The main difference between dementia and normal ageing is the degree of change. When it comes to memory loss, for example, it’s normal to forget where you put your car keys, but less normal to forget what your car looks like or that you even have one. Anyone can forget what they ate for lunch a couple of days ago, but it’s not so normal to forget what you ate half an hour ago. We all repeat stories from time to time, but most people don’t repeat the same story several times to someone over a single day.

Dementia is not always recognised through memory loss. Other symptoms include delusions and hallucinations, such as completely believing something happened when it didn’t. Becoming disoriented is another potential symptom and so is a rise in verbal and physical aggression. Other symptoms, like confusion and becoming less able to care for yourself, often don’t come to the fore until the death of a partner who has been compensating for the person with dementia by gradually doing more and more for them over time.

What are the main causes of dementia?

While there are several types of dementia, they can be difficult to accurately diagnose. Many share similar symptoms and people can have more than one type.

Alzheimer’s disease, the most common cause of dementia, creates tangles and plaques in the brain that are believed to damage neurons and their connections. Symptoms often begin with a loss of commonly used words and a decline in the ability to hold a conversation. A person might, for example, start describing leaves as the green things on trees, because they can’t remember what they are called.

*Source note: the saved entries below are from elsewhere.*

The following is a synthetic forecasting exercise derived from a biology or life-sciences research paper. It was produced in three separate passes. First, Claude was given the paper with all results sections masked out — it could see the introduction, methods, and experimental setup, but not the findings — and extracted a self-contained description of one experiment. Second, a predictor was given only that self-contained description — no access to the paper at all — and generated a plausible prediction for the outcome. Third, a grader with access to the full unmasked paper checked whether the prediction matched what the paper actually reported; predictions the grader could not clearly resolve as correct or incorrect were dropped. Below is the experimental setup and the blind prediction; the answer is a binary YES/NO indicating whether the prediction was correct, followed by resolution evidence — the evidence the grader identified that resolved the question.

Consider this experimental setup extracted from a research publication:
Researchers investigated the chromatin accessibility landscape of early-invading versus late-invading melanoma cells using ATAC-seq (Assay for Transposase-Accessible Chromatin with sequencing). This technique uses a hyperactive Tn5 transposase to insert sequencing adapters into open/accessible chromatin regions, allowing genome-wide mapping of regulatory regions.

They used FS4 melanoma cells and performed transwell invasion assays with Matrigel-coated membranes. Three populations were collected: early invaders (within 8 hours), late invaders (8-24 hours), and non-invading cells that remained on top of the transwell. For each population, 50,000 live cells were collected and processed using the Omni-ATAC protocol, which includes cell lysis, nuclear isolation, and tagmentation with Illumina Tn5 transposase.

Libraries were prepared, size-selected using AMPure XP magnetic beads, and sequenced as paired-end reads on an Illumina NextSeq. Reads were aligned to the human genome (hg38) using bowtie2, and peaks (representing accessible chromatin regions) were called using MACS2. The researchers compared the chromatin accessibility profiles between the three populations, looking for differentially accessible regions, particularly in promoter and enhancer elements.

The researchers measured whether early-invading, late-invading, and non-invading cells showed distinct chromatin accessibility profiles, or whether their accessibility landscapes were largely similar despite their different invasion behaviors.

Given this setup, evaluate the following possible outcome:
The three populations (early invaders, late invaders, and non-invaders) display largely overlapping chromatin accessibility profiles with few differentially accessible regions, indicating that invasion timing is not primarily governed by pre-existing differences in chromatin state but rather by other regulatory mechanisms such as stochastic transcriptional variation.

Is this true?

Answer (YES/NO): YES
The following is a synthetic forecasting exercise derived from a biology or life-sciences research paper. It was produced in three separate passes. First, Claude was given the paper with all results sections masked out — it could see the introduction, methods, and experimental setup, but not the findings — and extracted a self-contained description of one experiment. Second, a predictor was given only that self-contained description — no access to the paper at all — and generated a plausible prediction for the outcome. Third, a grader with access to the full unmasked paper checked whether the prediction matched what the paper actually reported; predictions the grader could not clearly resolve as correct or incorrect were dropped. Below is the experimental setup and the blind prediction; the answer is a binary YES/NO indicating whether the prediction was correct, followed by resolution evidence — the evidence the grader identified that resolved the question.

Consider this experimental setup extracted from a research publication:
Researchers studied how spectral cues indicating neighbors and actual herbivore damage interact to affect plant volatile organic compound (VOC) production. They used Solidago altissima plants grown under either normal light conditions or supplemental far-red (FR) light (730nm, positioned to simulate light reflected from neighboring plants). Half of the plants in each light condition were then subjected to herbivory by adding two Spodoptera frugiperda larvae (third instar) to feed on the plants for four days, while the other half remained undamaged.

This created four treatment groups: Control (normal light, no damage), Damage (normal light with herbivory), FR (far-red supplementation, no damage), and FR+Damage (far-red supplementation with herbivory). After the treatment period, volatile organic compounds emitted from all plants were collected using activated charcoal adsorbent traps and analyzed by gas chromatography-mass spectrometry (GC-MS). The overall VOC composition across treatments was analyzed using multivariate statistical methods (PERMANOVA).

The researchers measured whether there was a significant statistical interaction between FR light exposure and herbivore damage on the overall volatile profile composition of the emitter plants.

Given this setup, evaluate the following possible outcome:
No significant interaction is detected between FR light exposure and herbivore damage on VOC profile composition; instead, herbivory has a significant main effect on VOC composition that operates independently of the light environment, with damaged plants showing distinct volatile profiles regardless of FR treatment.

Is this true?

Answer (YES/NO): NO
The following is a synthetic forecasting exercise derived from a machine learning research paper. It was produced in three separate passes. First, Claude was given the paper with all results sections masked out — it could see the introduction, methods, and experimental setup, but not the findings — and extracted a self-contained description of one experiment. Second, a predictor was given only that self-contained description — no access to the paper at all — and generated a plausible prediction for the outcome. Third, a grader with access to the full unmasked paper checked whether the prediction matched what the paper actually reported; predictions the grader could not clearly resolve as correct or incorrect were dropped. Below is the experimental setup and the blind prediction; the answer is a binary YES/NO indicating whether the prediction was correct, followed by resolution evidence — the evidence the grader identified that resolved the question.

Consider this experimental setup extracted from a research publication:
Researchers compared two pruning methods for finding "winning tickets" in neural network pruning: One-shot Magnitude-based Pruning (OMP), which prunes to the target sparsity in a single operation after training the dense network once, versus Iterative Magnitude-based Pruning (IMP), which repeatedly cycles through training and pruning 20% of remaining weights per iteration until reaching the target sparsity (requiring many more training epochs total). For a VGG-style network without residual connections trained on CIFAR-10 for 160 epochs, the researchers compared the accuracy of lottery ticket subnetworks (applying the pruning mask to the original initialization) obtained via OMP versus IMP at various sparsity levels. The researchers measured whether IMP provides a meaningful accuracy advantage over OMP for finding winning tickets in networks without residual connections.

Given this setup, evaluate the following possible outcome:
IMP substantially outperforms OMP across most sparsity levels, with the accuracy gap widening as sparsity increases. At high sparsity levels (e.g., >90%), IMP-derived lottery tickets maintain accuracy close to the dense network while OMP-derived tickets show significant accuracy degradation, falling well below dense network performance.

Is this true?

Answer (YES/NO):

Vascular dementia, the second most common type, results from damaged blood vessels to the brain. It is frequently caused by stroke or multiple strokes. The symptoms of vascular dementia are often less about memory loss and more about slower thinking, reduced problem-solving abilities and a lack of focus or organisational skills. Unpredictable emotions and behaviours can also occur, along with swearing and ranting in a way that may not reflect their true feelings. People with vascular dementia are usually much more aware of their condition than those with Alzheimer’s.

Lewy body dementia (LBD) is caused by abnormal protein balls in the brain, which are difficult to confirm until an autopsy is performed. Common signs of LBD include seeing things that don’t exist, acting out dreams while sleeping and not staying focussed on things. Physical signs include slow or uncoordinated movement, rigidity and tremors. Many of these physical symptoms are similar to those of Parkinson’s disease. LBD tends to progress in stages with periods of little change in between.

Frontotemporal dementia (FTD) has several forms, all of which involve the deterioration of nerve cells and their connections in the brain’s frontal and temporal lobes. Symptoms vary depending on the particular type of FTD. One affects language and speaking skills, another affects movement and a third will alter personality and behaviour. Someone with FTD may lose empathy and say or do completely inappropriate things. They may not see their behaviours as unusual,; even if they do, they may not be able to stop them. Because of the wide ranging symptoms, FTD is very hard to diagnose accurately and may initially be mistaken for deep depression, bipolar disorder or Alzheimer’s.

While the above types of dementia are progressive and unable to be reversed, some conditions that have similar symptoms to dementia can be reversed. These include infections, immune disorders, thyroid problems, an imbalance in minerals or vitamin B-12, dehydration and vitamin deficiencies, medication side effects, poisoning, brain tumours and conditions that cause a lack of oxygen to organs.

Several other non-dementia disorders - such as traumatic brain injury, Huntington’s disease and Parkinson’s disease - have recognised links with dementia.

How can you lower your risk of getting dementia?

Many things can contribute to dementia over time. While a few cannot be changed, most are potential risk factors you might be able to control.

As you get older, your risk of developing dementia increases, but dementia is not simply part of ageing and it can affect relatively young people. A family history of dementia also increases your risk to some degree, but it’s far from a certain thing either way. People with Down syndrome often develop early Alzheimer’s disease.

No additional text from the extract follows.